La Blogothèque
Concerts à emporter

Horse Feathers

Horse Feathers, c’est le genre de groupe talentueux et sans prétention qui renouvelle ma foi en la capacité qu’a la musique à gonfler les voiles, en toute simplicité et avec une force surprenante.

Après un rendez-vous manqué à Toronto pour cause d’embouteillage excpetionnel sur la route 401, on avait décidé avec Justin de se retrouver à Brooklyn près d’Union Hall. Ce jour-là, le temps était taquin, car malgré une pluie battante, le soleil ne s’arrêtait pas de briller. Prospect Park est un choix plutôt évident pour ce genre d’aventure, une sorte de pont entre culture parisienne et new-yorkaise, puisque la Soldiers and Sailors Memorial Arch de John Duncan, qui encadre le lointain Empire State Building, fait clairement référence à l’Arc de Triomphe parisien.

Quelques amis se joinrent à eux pour interpréter « Spring Thistle » – un collègue violioncelliste pour Catherine et un très enthousiaste fan d’Abba pour Justin – et rendre hommage à un printemps flamboyant.

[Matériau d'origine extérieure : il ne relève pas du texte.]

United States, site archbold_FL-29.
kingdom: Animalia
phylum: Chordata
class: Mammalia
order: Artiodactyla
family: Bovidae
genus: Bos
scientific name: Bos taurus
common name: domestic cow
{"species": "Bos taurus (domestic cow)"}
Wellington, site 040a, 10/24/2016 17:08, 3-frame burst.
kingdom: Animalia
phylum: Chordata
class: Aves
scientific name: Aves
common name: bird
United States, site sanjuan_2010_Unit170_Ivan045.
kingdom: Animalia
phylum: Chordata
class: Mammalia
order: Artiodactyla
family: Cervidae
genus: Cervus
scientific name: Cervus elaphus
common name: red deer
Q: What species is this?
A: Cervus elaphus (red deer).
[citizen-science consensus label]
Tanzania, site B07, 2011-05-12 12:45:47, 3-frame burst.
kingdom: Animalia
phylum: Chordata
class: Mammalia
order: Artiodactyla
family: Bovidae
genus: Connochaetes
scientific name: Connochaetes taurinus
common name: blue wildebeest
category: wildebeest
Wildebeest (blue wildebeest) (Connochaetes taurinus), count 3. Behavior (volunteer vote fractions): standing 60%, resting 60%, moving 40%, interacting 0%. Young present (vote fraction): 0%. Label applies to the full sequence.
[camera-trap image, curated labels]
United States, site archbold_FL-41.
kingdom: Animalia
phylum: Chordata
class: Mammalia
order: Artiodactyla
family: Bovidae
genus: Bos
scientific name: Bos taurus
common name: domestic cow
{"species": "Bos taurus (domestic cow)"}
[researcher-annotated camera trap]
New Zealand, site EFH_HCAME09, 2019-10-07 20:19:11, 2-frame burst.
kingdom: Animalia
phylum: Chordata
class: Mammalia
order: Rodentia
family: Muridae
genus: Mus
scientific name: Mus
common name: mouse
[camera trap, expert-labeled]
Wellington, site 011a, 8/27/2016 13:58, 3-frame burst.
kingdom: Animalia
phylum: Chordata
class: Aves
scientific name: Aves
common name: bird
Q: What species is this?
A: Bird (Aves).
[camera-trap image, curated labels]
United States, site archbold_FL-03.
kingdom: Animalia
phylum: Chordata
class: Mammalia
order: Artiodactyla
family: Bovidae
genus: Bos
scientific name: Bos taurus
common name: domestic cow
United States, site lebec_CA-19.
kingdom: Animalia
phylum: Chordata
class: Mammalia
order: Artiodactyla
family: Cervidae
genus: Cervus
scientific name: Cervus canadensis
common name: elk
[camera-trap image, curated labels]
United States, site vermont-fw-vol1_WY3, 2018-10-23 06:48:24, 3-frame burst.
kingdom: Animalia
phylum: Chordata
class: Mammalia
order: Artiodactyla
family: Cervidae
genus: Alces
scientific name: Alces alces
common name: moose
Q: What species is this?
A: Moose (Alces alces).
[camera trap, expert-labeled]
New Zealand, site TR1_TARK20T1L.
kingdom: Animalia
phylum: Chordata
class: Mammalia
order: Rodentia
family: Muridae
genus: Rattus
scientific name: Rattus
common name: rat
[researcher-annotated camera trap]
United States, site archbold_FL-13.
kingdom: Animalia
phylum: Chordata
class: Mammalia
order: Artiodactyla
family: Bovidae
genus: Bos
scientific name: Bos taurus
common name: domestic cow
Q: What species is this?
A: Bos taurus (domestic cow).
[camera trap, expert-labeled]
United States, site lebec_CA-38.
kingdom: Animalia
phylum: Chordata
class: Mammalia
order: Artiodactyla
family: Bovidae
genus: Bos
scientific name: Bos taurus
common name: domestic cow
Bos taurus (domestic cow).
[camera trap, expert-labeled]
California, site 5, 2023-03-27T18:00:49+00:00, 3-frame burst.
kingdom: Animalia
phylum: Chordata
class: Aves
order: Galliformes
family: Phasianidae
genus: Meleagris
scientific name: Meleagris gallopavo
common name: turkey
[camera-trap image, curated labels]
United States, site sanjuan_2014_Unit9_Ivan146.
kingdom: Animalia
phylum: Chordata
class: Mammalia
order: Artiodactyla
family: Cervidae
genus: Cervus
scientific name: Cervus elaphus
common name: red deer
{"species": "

Plus tard, nous nous enfonçâmes dans le parc pour fuir le bruit de l’Eastern Parkway et nous installer dans une alcôve humide de feuilles, de mousse et de branches menaçant à tout moment d’engloutir le violoncelle de Catherine et faire exploser l’hygromètre de Nathan. Une cymbale fut délicatement attachée à un morceau d’écorce posé contre un arbre, et le corps creux de la valise années 40 de Sam servit de floor tom improvisé. La combinaison fut heureuse, le résultat de toute beauté.

Il fallut bientôt partir, quitter notre abri tranquille pour finir la journée à Flatbush, sur les marches d’une maison à la Cosby Show, se demandant si Theo Huxtable pouvait nous entendre de la fenêtre de sa chambre, et si l’enthousiasme du groupe lui faisait apprécier pour une fois d’être privé de sortie. Enfin, nous nous quittâmes, moi la tête pleine de mélodies, tous convaincus d’avoir réussi à chasser les nuages.